*** Opening Extracted text ***

Convicted hedge fund swindler Samuel Israel will spend the next three months at a medical prison after a federal judge postponed his plea hearing on bail-jumping charges for the third time.
Israel, the founder of the collapsed hedge fund Bayou Group, was ordered to undergo 90 days of medical and psychological evaluation at a federal prison in North Carolina. He is scheduled to be back in court in White Plains, N.Y., on Feb. 27 to face charges stemming from his three week flight from justice this summer.
For the third time, U.S. District Judge Kenenth Karas barred Israel from pleading guilty to charges that he failed to report to prison to begin a 20-year sentence for his role in the $450 million hedge fund fraud. His last plea hearing, on Sept. 16, was delayed to allow Israel to continue his treatment for painkiller addiction.
Israel was scheduled to report to a federal prison camp outside in Massachusetts in June, but on the day he was scheduled to report, his car was found on a bridge over the Hudson River north of New York City with the words, “suicide is painless,” scrawled on the windshield. He turned himself in to police three weeks later.
Israel, who appeared in court today with a bandaged hand—his lawyer said he had broken it—faces as much as 10 additional years in prison on the bail-jumping charges.

*** Closing Extracted text ***
*** Opening Records provided ***

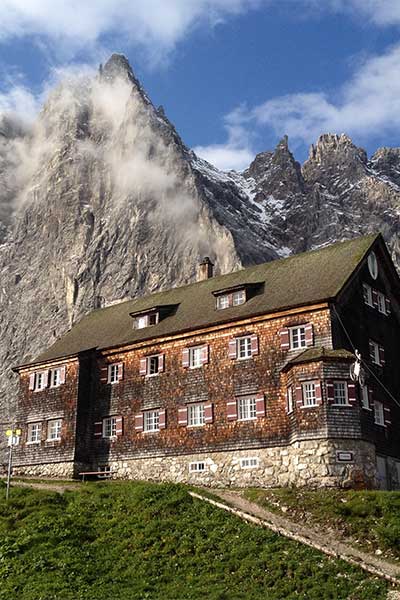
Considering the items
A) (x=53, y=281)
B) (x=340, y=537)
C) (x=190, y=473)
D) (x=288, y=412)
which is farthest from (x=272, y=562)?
(x=53, y=281)

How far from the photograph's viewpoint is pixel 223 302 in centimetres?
4369

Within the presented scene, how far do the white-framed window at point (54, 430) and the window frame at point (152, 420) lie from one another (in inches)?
255

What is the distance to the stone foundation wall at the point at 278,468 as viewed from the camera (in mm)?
34094

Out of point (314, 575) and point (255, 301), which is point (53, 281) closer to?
point (255, 301)

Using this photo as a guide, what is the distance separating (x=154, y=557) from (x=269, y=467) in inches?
492

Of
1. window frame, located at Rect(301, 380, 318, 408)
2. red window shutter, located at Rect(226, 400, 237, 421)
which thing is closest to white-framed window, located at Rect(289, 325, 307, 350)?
window frame, located at Rect(301, 380, 318, 408)

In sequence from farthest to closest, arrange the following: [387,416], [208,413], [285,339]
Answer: [208,413] < [387,416] < [285,339]

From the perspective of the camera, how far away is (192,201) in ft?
457

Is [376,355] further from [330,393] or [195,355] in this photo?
[195,355]

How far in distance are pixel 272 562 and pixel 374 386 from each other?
16974mm

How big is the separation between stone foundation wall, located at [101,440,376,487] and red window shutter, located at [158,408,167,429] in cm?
195

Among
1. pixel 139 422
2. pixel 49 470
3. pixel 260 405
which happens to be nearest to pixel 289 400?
pixel 260 405

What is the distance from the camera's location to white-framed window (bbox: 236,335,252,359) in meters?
40.2

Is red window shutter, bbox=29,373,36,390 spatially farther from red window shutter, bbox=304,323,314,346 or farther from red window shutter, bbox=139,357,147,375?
red window shutter, bbox=304,323,314,346
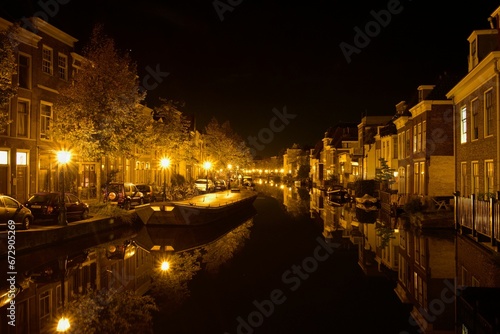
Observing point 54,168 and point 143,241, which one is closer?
point 143,241

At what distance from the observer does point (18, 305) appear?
1097 cm

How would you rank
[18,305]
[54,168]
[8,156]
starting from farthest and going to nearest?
[54,168] < [8,156] < [18,305]

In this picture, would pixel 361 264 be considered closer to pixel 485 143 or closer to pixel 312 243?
pixel 312 243

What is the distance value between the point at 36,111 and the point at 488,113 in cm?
2566

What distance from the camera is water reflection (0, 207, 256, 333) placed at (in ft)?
34.4

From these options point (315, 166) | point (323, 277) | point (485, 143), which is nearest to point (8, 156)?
point (323, 277)

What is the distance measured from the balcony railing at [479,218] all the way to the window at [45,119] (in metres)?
24.3

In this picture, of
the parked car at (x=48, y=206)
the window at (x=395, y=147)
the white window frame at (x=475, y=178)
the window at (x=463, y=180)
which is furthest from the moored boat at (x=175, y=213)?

*** Closing Records provided ***

*Task item*. From the article on Samuel Israel above, extract the stretch from "For the third time, U.S." through "for painkiller addiction." word for word.

*Response*.
For the third time, U.S. District Judge Kenenth Karas barred Israel from pleading guilty to charges that he failed to report to prison to begin a 20-year sentence for his role in the $450 million hedge fund fraud. His last plea hearing, on Sept. 16, was delayed to allow Israel to continue his treatment for painkiller addiction.